Brokeback Mountain by Luis Miguel García Mainar.
Dreaming of green pastures.
Brokeback Mountain (Ang Lee, 2005)
Ang Lee and many critics have said that Brokeback Mountain is no western but a love story, but it seems to me that trying to decide whether it is one or the other is not very useful to understand the movie. Their emphasis on the love story component is clearly an attempt to claim the same sense of normalcy for homosexual love that heterosexual relations have in our culture, and that is fine, but it is not necessary to deny the generic nature of the film in order to support that claim: in fact, Brokeback Mountain is the more poignant because the love story develops in the world of the western, traditionally defined by the excesses of heterosexual masculinity. The film is a love story, a romantic melodrama, and a western at the same time, something that lies implicit in some critics' comments about the Wyoming landscape having been queered by the film. This relevance granted to the landscape actually points to the film's participation of the conventions of the western, namely the use of outdoors spaces with a metaphorical intent. Another ingredient is to be found in Jack's (Jake Gyllenhall) and Ennis's (Heath Ledger) work, their tending sheep and the lonely way of life they lead in a deserted land where they are the only vestige of civilisation. It is this mix of the stern yet beautiful Wyoming mountains and the jobs we see the main characters perform that actually functions as backdrop to the love story, and it is in the alteration of these conventions of the western that I found one of the sources of pleasure in the film: while most westerns use outdoors space as the site of confrontation and action, the first section of Brokeback Mountain revels in the slow passing of time and the recurrence of a space in which nothing in particular happens, evoking the flavour of everyday life; another way of saying this would be that the film bogs down and risks boring the audience, as some critics remarked, but that was not my experience. Similarly, work in the western has very often merely functioned as an excuse to set the characters in a context of danger and conflict with the wilderness, but here its recurrence throughout the film makes it meaningful to the construction of the characters, mainly of the taciturn Ennis del Mar, a 21st century Billy Budd whose difficult personality, the film implies, has been modelled by his constant struggle for survival.
Melodrama was particularly relevant to me in one of the final scenes, Ennis's visit to Jack's parents.

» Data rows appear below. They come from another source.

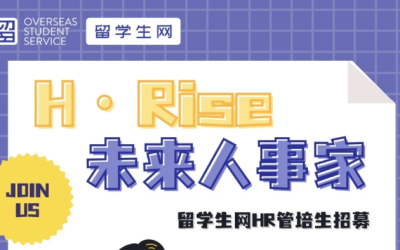 「H·Rise 未来人事家」——留学生网 HR 管培生招募￼￼￼￼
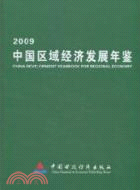 2009中國區域經濟發展年鑑（簡體書）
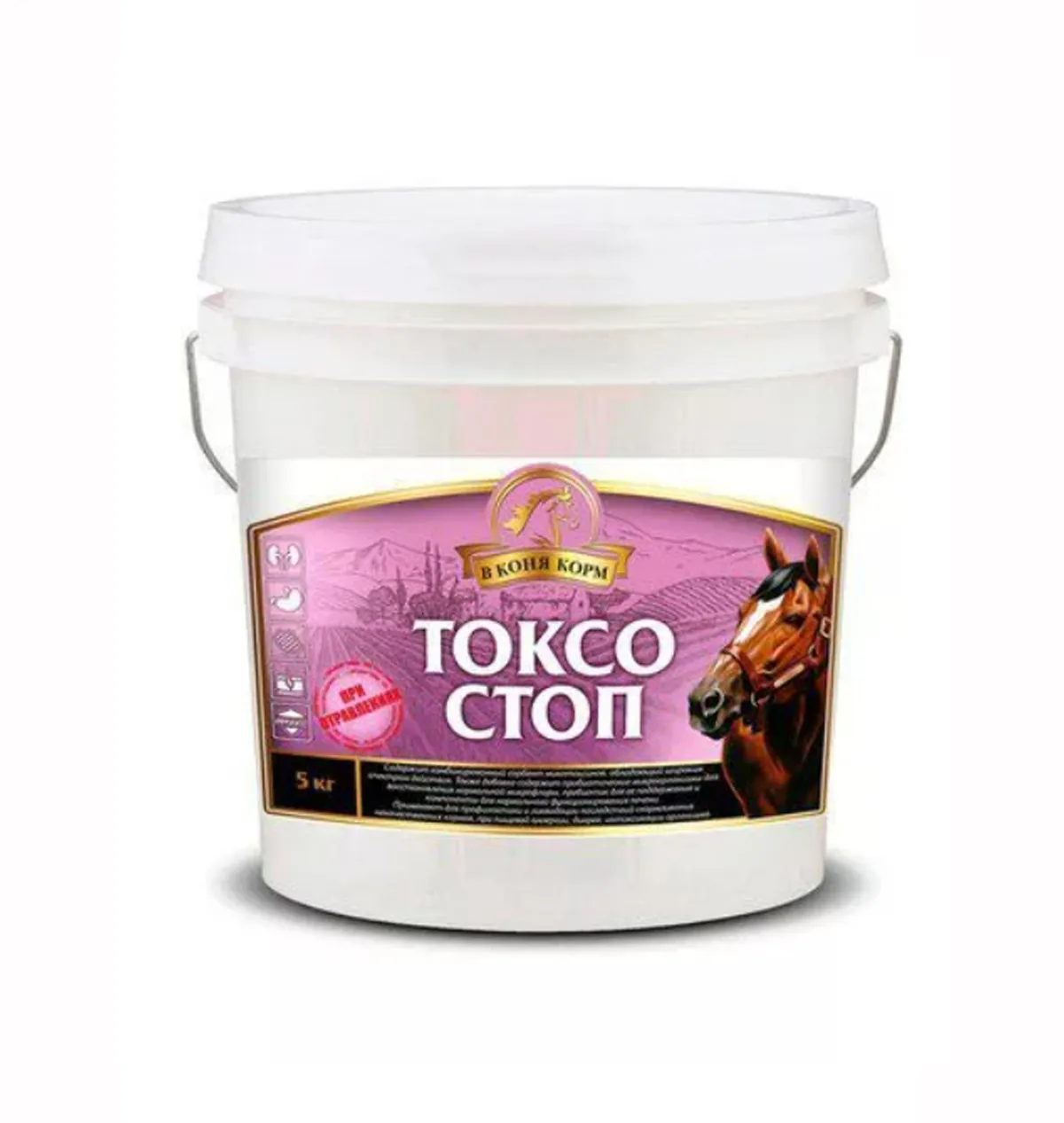 Токсо-стоп, 1.5 кг.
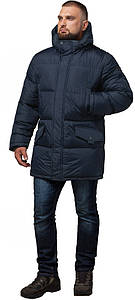 Зимова чоловіча стильна куртка великого розміру колір темно-синій модель 3284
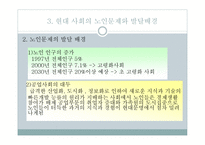 노인과 사회복지 노인 개념 노인-8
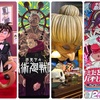 【2024年】イベント参加まとめ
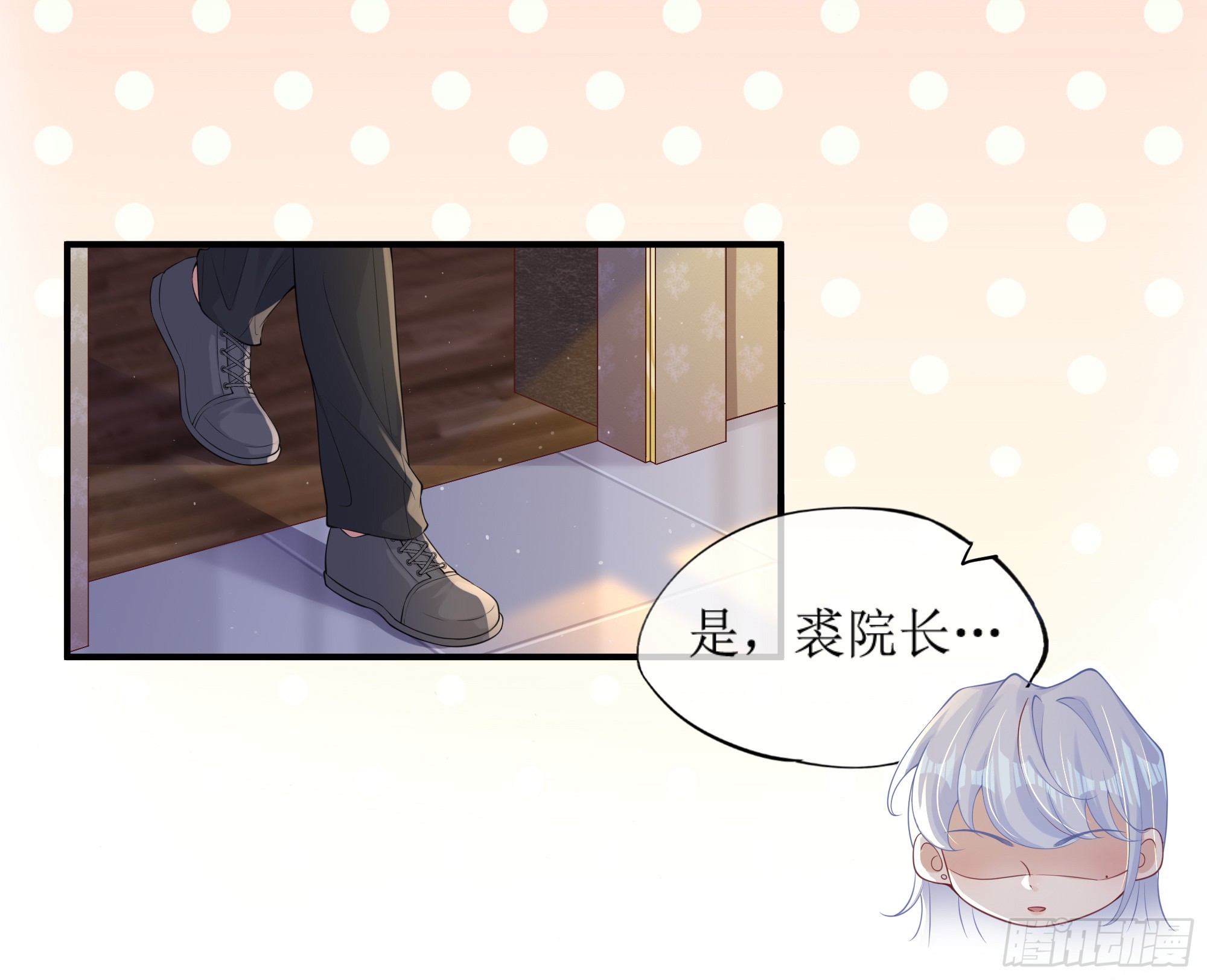 第8话 你再不醒我手就要废了(1/2)-第11话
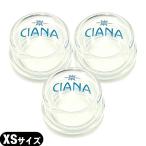 CIANAsi Ricoh nka булавка gXS размер × 3 шт. комплект .. шар . шар всасывание cup : кошка pohs бесплатная доставка . покупка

It was there that the sense of loss and emptiness was mostly felt, and beautifully recreated by the performance of the actors who play his parents (Peter McRobbie and Roberta Maxwell) and by the almost empty rooms of the house. One could feel the hardship of Jack's life in that home, the silence and recrimination his childhood days in the middle of nature probably meant to him. Although the film does not make it clear, I had the impression that the attitude of Jack's father reflected his condemnation of Jack's homosexual life, although it doesn't really matter if he actually knew about it or not, because Jack's life had already been marked by his father's, perhaps unconscious, hostility towards him. In this context, it is interesting that Jack dreamed of returning to his parents' ranch and living there with Ennis. It is as if he could not get rid of the need to save that part of his past, spoiled by his parents' very strict religious creed, and he needed to do so in the same place where he had spent his childhood. At that point we realise Jack's escape to Texas and marriage was a double fantasy that tried to avoid the traumas caused by his real feelings: his love for Ennis and his nostalgia for a lost, actually never had, family life at home. The fact that he chose his bedroom to hide the two bloodstained shirts links the two and creates the film's most touching moment.